The appellant brought Shing to the floor where Team 7 was located: It was a large space used by many different officers. Shing was asked to sit on a bench whilst the appellant went to the duty officer to collect a breathalyser and, in the meanwhile, he went to the computer to retrieve information about the car owner and the driver; he also checked to see if the car had been reported lost and whether the driver was a wanted person. He then returned to the room where Team 7 was located, to remove his helmet and raincoat and report to the senior inspector. His two other colleagues (the other two police constables) were also there: He remarked to these two, in conversational tones, that “that guy” (meaning Shing) “only returned afterwards and said he was the driver”; he also mentioned that Shing had subsequently turned up at the scene in a seven-seat vehicle, and said that Shing looked fishy: He made that remark, he said, because he saw Shing talking on his cell phone, using his hand to cover the phone. He then reported to the senior inspector. Senior Inspector Lo subsequently testified in court as a prosecution witness and, in effect, corroborated this portion of the appellant’s story: That, in reporting to her, the appellant told her that the driver had left the scene of the accident and later returned; the driver had been brought back for a breath test.

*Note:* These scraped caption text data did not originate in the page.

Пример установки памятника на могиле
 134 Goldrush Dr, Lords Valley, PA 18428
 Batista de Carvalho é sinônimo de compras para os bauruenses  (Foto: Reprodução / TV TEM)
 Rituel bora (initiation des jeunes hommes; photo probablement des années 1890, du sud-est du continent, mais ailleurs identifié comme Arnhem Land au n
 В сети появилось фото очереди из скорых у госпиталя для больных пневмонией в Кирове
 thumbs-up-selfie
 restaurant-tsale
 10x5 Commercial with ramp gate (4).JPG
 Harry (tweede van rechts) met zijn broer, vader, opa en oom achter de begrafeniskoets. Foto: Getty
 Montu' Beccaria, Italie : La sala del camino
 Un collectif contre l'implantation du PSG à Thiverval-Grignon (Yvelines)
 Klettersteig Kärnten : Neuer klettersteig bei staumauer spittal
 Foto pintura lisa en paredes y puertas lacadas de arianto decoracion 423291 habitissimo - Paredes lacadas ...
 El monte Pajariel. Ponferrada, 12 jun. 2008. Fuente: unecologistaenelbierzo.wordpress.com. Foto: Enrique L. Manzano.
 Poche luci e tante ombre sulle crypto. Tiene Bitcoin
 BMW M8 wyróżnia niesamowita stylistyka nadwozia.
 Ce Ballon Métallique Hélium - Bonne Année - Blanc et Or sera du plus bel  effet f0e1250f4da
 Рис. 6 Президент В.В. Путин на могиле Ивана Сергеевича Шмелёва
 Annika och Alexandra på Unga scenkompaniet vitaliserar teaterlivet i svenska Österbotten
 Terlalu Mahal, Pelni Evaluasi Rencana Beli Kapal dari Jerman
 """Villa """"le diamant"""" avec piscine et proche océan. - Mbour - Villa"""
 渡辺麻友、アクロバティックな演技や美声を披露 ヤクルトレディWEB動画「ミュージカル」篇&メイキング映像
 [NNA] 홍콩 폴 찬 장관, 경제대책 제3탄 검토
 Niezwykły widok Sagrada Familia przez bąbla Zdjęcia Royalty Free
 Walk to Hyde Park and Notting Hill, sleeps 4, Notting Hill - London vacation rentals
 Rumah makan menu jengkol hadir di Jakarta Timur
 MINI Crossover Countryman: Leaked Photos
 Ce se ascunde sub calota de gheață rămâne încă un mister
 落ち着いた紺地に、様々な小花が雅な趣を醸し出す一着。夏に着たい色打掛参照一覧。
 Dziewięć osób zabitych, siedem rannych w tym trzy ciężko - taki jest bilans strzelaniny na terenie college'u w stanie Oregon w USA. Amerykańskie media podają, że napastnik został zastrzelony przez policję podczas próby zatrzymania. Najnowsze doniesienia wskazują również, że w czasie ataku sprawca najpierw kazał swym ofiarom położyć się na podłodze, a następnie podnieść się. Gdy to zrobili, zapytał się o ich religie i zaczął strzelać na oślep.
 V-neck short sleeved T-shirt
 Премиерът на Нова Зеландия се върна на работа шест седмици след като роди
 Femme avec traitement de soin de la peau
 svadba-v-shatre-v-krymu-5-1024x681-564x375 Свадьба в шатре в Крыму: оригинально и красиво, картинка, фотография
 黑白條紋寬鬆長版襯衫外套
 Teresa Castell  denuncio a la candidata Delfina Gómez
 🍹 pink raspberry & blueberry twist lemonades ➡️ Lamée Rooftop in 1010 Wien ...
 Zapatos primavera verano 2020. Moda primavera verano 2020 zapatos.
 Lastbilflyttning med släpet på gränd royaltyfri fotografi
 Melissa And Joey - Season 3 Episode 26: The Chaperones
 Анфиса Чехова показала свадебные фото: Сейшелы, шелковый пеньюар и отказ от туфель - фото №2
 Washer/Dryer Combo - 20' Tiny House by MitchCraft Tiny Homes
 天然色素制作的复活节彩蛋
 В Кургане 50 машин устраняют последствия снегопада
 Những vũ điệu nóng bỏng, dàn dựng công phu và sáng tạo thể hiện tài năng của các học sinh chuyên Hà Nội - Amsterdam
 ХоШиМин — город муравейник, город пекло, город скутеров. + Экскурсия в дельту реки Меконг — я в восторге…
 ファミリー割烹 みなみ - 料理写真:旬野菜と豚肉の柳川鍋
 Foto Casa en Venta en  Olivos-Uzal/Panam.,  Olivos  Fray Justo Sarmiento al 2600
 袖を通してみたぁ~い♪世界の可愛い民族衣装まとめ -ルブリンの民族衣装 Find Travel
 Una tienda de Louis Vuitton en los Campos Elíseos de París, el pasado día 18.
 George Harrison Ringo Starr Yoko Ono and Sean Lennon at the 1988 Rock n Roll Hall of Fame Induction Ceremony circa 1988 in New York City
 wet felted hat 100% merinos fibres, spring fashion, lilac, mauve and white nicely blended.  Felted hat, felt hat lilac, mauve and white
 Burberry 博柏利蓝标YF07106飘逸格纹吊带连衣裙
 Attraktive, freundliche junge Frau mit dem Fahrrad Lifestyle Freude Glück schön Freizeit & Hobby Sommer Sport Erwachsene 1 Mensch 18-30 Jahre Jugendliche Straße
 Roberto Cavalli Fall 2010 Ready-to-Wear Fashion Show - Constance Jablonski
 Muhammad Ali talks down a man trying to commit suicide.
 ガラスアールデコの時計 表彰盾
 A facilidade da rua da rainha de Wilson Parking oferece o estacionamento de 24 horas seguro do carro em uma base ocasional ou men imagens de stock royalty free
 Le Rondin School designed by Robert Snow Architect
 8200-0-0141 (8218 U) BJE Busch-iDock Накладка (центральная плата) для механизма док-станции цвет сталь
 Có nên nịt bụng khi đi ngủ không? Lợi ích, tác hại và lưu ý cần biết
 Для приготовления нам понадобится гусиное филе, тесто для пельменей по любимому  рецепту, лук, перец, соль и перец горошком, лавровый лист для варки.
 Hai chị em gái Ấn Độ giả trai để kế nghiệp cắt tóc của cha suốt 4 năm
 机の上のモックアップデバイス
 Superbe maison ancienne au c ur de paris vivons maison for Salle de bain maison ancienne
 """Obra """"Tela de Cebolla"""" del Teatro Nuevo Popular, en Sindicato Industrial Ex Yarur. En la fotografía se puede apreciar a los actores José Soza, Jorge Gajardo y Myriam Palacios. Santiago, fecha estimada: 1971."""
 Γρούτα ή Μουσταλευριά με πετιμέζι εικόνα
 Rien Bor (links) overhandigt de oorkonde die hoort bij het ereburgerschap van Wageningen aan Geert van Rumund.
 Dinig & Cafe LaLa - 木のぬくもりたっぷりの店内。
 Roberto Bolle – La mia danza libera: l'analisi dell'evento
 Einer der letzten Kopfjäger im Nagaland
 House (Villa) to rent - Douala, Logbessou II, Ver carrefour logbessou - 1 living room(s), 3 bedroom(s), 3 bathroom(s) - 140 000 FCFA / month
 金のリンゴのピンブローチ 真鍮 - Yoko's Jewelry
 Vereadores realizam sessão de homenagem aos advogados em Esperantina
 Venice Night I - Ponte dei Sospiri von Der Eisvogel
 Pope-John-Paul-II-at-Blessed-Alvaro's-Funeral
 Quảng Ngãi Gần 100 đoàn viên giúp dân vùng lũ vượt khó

The appellant then went through the standard procedure for a breath test: He took out a form, explained the procedure to Shing, gave him a standard “section 39B” warning, and then conducted the test: It registered zero. The appellant showed Shing the result on the meter. Shing was asked to sign on the breath test form. Senior Inspector Lo subsequently testified in Court that, later, with the help of an engineer, she checked the computer records and ascertained that a test was done at 7.15 that morning: she did this, presumably, after doubts had arisen concerning the test conducted by the appellant.
A little later that morning the appellant handed to Shing a notice requiring identification of the driver which Shing completed, identifying himself as the driver. The appellant also gave Shing a form to be handed to the registered owner of the car to complete. He then asked Shing to make a statement concerning the accident, but Shing said he was very tired: The appellant told him he would be contacted later, and an appointment would be made for him to make the statement.
The appellant was, in fact, very busy at that time and had 30-odd other files to handle: He knew, even before reaching the scene of the accident, that he would not be the “I.O.” (meaning investigation officer) and that the follow up would be assigned to someone else. That turned out in fact to be the case. This part of his evidence was also corroborated by Senior Inspector Lo: She said that although the appellant was the one sent to the scene he was not the one assigned to be the investigation officer. She added that the decision as to who would be the I.O. rested solely with her.
In the course of that morning Senior Inspector Lo, with the appellant in attendance, made a verbal report to her superior, a Superintendent Pang: In the course of that report the appellant told Superintendent Pang that Shing had returned to the scene in another car, a seven-seat vehicle.
The matters stated in paras.8 to 16 above comprise, as far as the appellant was concerned, the sum total of his involvement with the accident concerning the Ferrari on the morning of 23 March 2002. His file was then handed over to PC33246 Chiu Shun-kei as the I.O.
There was nothing inherently improbable in the appellant’s story: If it was possibly true, a finding that he was a party to a plot to “deflect or frustrate an anticipated police inquiry .... and possible consequential prosecution” (an expression used by the trial magistrate and the appellate court below) would have been perverse.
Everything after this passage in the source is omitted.